Exercise prompt: Copy every one of the items below word for word, leaving the pictures out of your answer.
[[ Source data open ]]
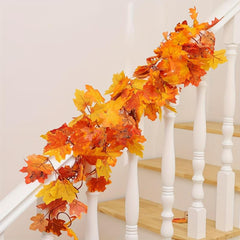 Fall Garland Maple Leaf 175 Hanging Vine Garland Artificial Autumn Foliage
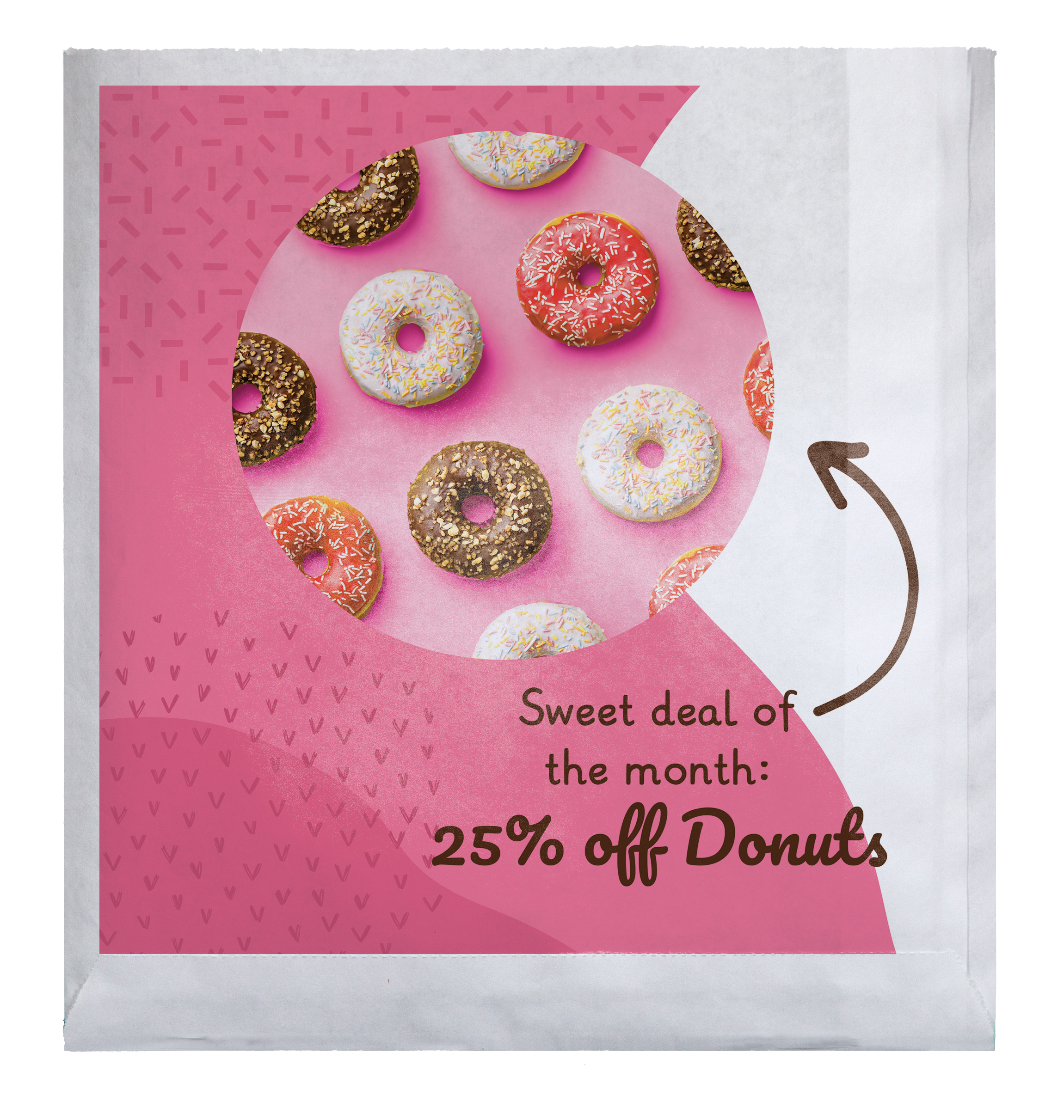 Full Color 2-Sided Food Safe Merchant Paper Bags (7.5" x 7.5")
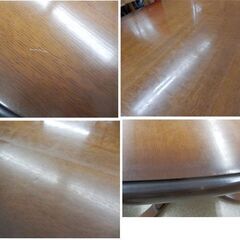 ダイニングセット 4人用 キツツキマーク 飛騨産業 飛騨家具 木製 テーブル チェア 椅子 レトロ風  札幌 西野店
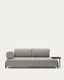 Sofá Compo 3 plazas beige grisáceo con bandeja grande 252 cm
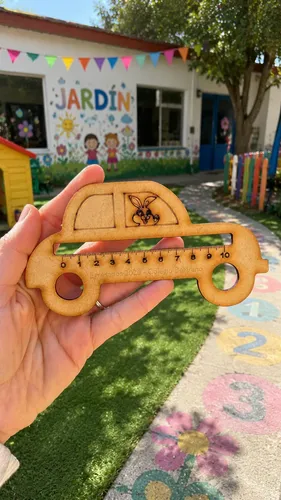 Souvenir Regla Personalizada Mdf Egresado Colegio Jardin X10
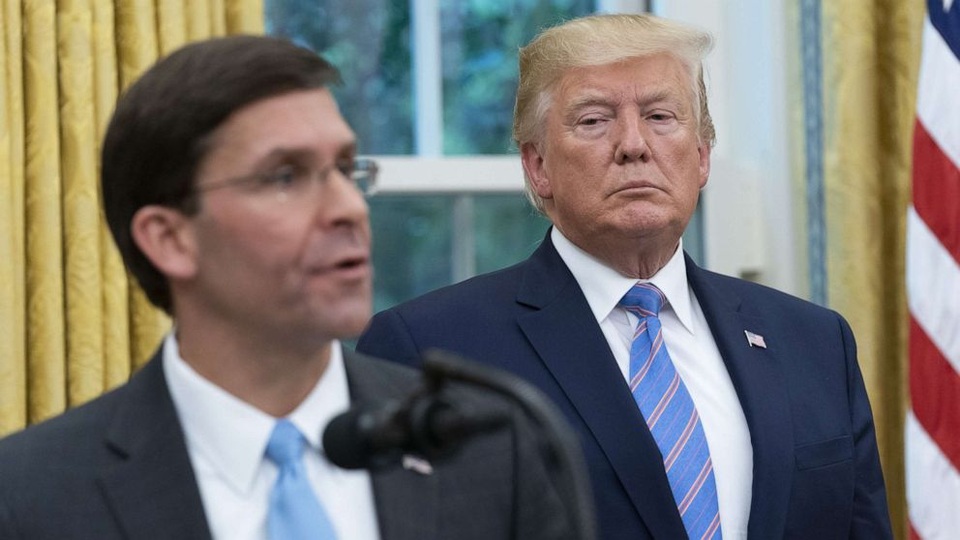 Ông Trump sa thải Bộ trưởng Quốc phòng: Điềm báo 72 ngày hỗn loạn cuối cùng - 1 Ông Trump sa thải Bộ trưởng Quốc phòng: Điềm báo 72 ngày hỗn loạn cuối cùng - 1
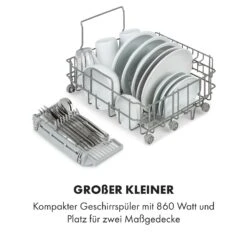 Oceana Geschirrspüler Freistehend Installationsfrei 2 Gedecke 860W -Küche Zu Hause 10035304 de 0009 logo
[[ Source data closed ]]
Solution to the exercise:
 Fall Garland Maple Leaf 175 Hanging Vine Garland Artificial Autumn Foliage
 Full Color 2-Sided Food Safe Merchant Paper Bags (7.5" x 7.5")
 ダイニングセット 4人用 キツツキマーク 飛騨産業 飛騨家具 木製 テーブル チェア 椅子 レトロ風  札幌 西野店
 Sofá Compo 3 plazas beige grisáceo con bandeja grande 252 cm
 Souvenir Regla Personalizada Mdf Egresado Colegio Jardin X10
 Ông Trump sa thải Bộ trưởng Quốc phòng: Điềm báo 72 ngày hỗn loạn cuối cùng - 1 Ông Trump sa thải Bộ trưởng Quốc phòng: Điềm báo 72 ngày hỗn loạn cuối cùng - 1
 Oceana Geschirrspüler Freistehend Installationsfrei 2 Gedecke 860W -Küche Zu Hause 10035304 de 0009 logo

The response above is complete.